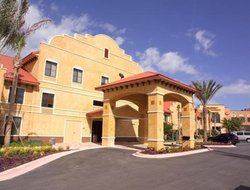 Ormond Beach hotels with swimming pool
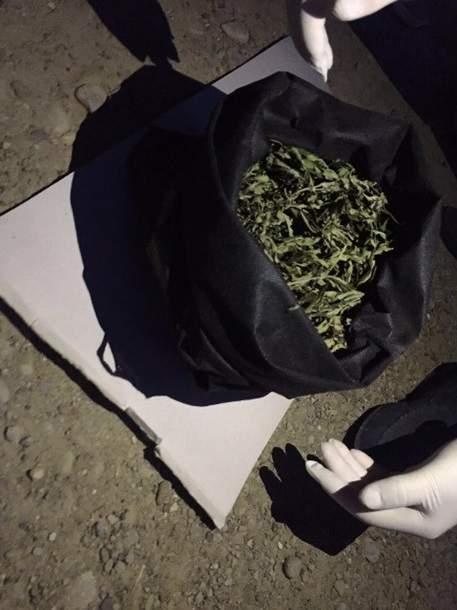 На Буковине задержали сотрудника Нацполиции, который торговал наркотиками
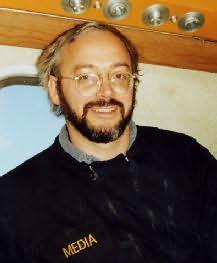 Scott Nicholson's picture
---
__Task statement__
Reproduce, word for word, every line from the one that contains "На Буковине задержали" to the end of the data, including both ends; omit all pictures.

__Response area__
 На Буковине задержали сотрудника Нацполиции, который торговал наркотиками
 Scott Nicholson's picture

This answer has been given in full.